> **Excerpted text**
▼

How do I define “modernization”?
What is the benefit by modernizing applications?
What are the tools? What are my options?
What has changed? Why is everyone talking about modernization? Why are we talking so much about Kubernetes and cloud native? Why now?
To understand the benefits (and challenges) of app modernization, we can start looking at the definition from IBM for a “modern app”:
“Application modernization is the process of taking existing legacy applications and modernizing their platform infrastructure, internal architecture, and/or features. Much of the discussion around application modernization today is focused on monolithic, on-premises applications—typically updated and maintained using waterfall development processes—and how those applications can be brought into cloud architecture and release patterns, namely microservices“
Modern applications are collections of microservices, which are light, fault tolerant and small. Microservices can run in containers deployed on a private or public cloud.
Which means, that a modern application is something that can adapt to any environment and perform equally well.
Note: App modernization can also mean, that you must move your application from .NET Framework to .NET Core.
I have a customer, that is just getting started with the app modernization topic and has hundreds of Windows applications based on the .NET Framework. Porting an existing .NET app to .NET Core requires some work, but is the general recommendation for the future. This would also give you the option to run your .NET Core apps on Windows, Linux and macOS (and not only on Windows).
A modern application is something than can run on bare-metal, VMs, public cloud and containers, and that easily integrates with any component of your infrastructure. It must be something, that is elastic. Something, that can grow and shrink depending on the load and usage. Since it is something that needs to be able to adapt, it must be agile and therefore portable.
Cloud Native Architectures and Modern Designs
If I ask my VMware colleagues from our so-called MAPBU (Modern Application Platform Business Unit) how customers can achieve application portability, the answer is always: “Cloud Native!”
Many organizations and people see cloud native as going to Kubernetes. But cloud native is so much more than the provisioning and orchestration of containers with Kubernetes. It’s a about collaboration, DevOps, internal processes and supply chains, observability/self-healing, continuous delivery/deployment and cloud infrastructure.

▲

> **Extracted data**
▼

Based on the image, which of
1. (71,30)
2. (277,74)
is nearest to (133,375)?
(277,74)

▲

> **What the task requires**
Please continue the passage on application modernization, picking up right after its last sentence. The data is separate material and has no connection to the passage on application modernization.

> **Expected answer**
There are so many definitions around “cloud native”, that Kamal Arora from Amazon Web Services and others wrote the book “Cloud Native Architecture“, which describes a maturity model. This model helps you to understand, that cloud native is more a journey than only restrictive definition.
The adoption of cloud services and applying an application-centric design are very important, but the book also mentions that security and scalability rely on automation. And this for example could bring the requirement for Infrastructure as Code (IaC).
In the past, virtualization – moving from bare-metal to vSphere – didn’t force organizations to modernize their applications. The application didn’t need to change and VMware abstracted and emulated the bare-metal server. So, the transition (P2V) of an application was very smooth and not complicated.
And this is what has changed today. We have new architectures, new technologies and new clouds running with different technology stacks. We have Kubernetes as framework, which requires applications to be redesigned for these platforms.
That is the reason why enterprises have to modernize their applications.
One of the “five R’s” mentioned above is the lift and shift approach. If you don’t want or need to modernize some of your applications, but move to the public cloud in an easy, fast and cost efficient way, have a look at VMware’ hybrid cloud extension (HCX).
In this article I focus more on the replatform and refactor approaches in a multi-cloud world.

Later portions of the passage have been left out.